** Passage to read **
╭──

The Future of Rice in Japan



This is a longer version of an article I wrote for Food Tank. The Food Tank version can be found here.

12/7/2014 - The piece has been picked up, with a slightly more sensational headline, by the Christian Science Monitor. You can read it here.

I usually buy my rice at a local rice vendor. In his dilapidated shop he sells a fair array of rice from all over Japan. I go for my usual, tsuyahime - a decent, not too expensive rice from Yamagata. He often chides me when I ask for it unmilled, left in its brown rice (genmai) form. Most of his customers have the outer husk removed, which he does in one of the old, loud electric mills that occupy a fair amount of the floor space in his shop. It’s about 30 bucks for a 5-kilo bag. That’s about $2.30 a pound.  I was once fairly shocked at the price, but have become accustomed to the high price of rice here, chalking it up to the general high cost of living in Tokyo.

I pedal home, steam some up, looking forward to settling down for my yorugohan (dinner). But even as I enjoy the simple pleasure of a humble bowl of rice, I am reminded there’s a story of politics, misplaced initiatives and a battle for the very soul of Japanese agriculture with each and every bite.
As Japan began reconstruction after the end of World War II, the paramount issue was to feed a nation of hungry people. Infrastructure was ruined, farmland abandoned. Agricultural reforms, initiated by the occupying forces, compelled landlords to sell off their large land holdings to tenant farmers who worked them. This not only broke up an old, nearly feudal system, but newly incentivized farmers quickly brought the agricultural sector back into production of rice, fruits and vegetables.

Japan, a relatively small island nation with a lot of people, isn’t blessed with a lot of arable land. But in the late 20th and early 21st century, it’s been doing all right for itself. In terms of total volume of food produced, it’s number 5 in the world. It’s a nation obsessed with food self-sufficiency and food security. And though its rate of about 65% self-sufficiency is a cause of anxiety for many a citizen of Japan, in regard to keeping its people fed, Japan does pretty well.

╰──

(Stored data entries)

╭──

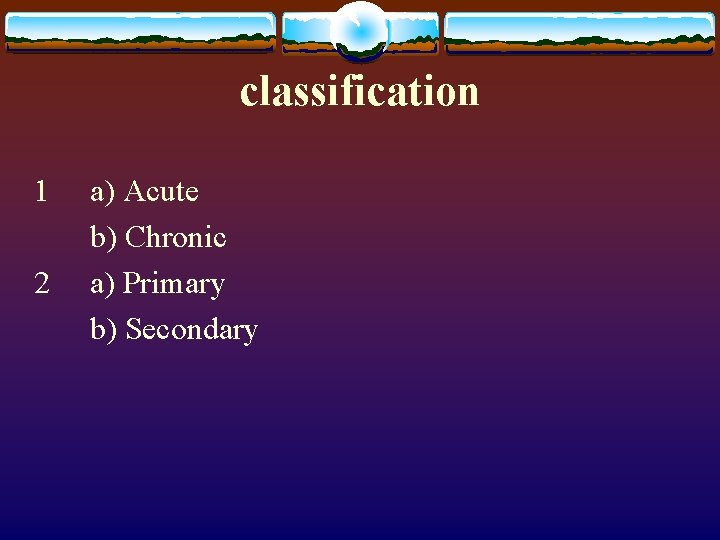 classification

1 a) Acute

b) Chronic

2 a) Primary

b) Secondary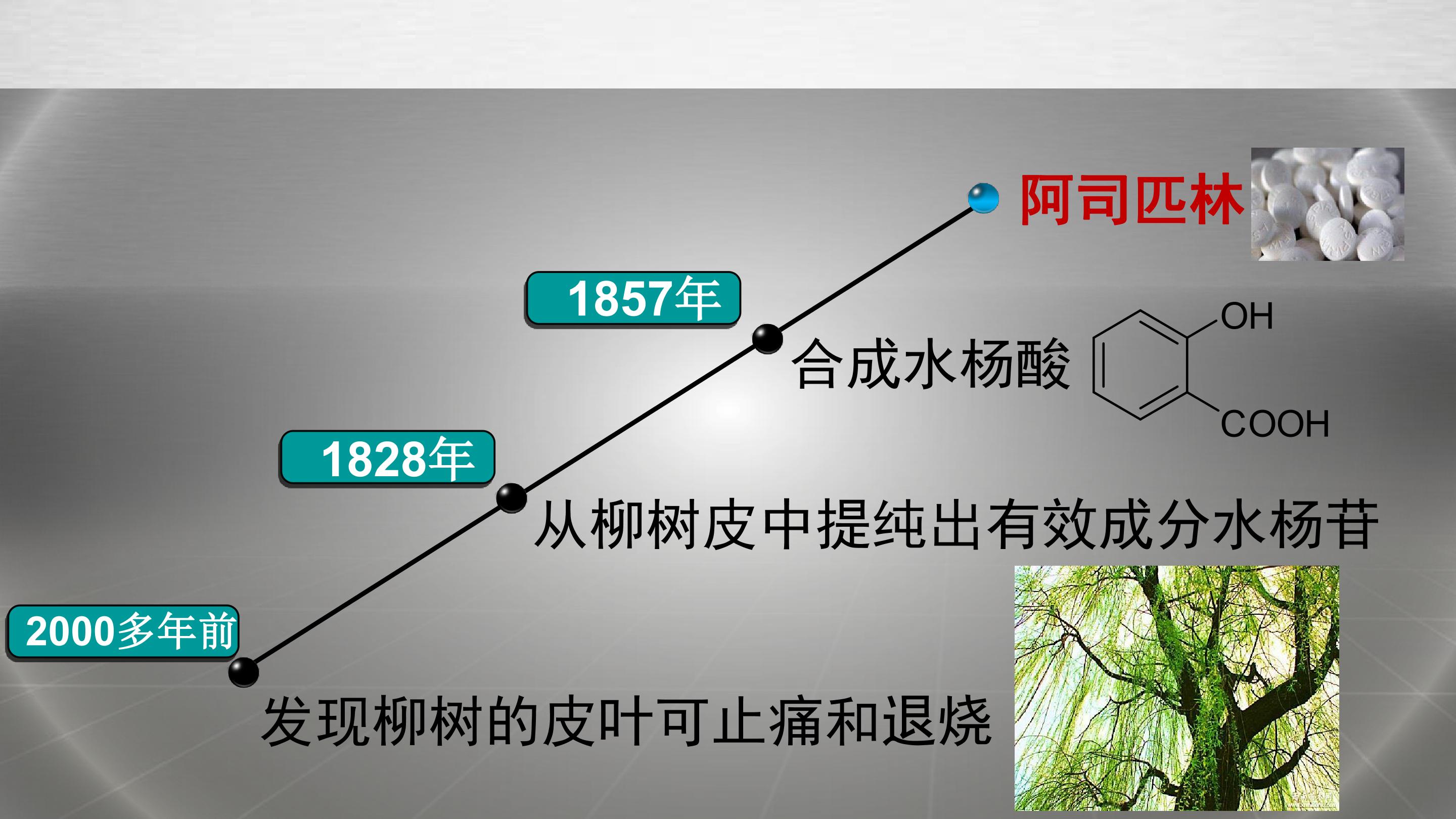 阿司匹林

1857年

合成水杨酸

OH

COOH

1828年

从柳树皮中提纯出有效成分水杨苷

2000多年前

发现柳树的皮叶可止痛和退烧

╰──

** Tasks to carry out **
1/ In the article on rice in Japan, where does Japan rank in the world for total volume of food produced?
2/ Print everything in the article on rice in Japan from "12/7/2014 - The" down to "living in Tokyo.".

** Solutions to the exercise **
1/ Number 5.

2/
12/7/2014 - The piece has been picked up, with a slightly more sensational headline, by the Christian Science Monitor. You can read it here.

I usually buy my rice at a local rice vendor. In his dilapidated shop he sells a fair array of rice from all over Japan. I go for my usual, tsuyahime - a decent, not too expensive rice from Yamagata. He often chides me when I ask for it unmilled, left in its brown rice (genmai) form. Most of his customers have the outer husk removed, which he does in one of the old, loud electric mills that occupy a fair amount of the floor space in his shop. It’s about 30 bucks for a 5-kilo bag. That’s about $2.30 a pound.  I was once fairly shocked at the price, but have become accustomed to the high price of rice here, chalking it up to the general high cost of living in Tokyo.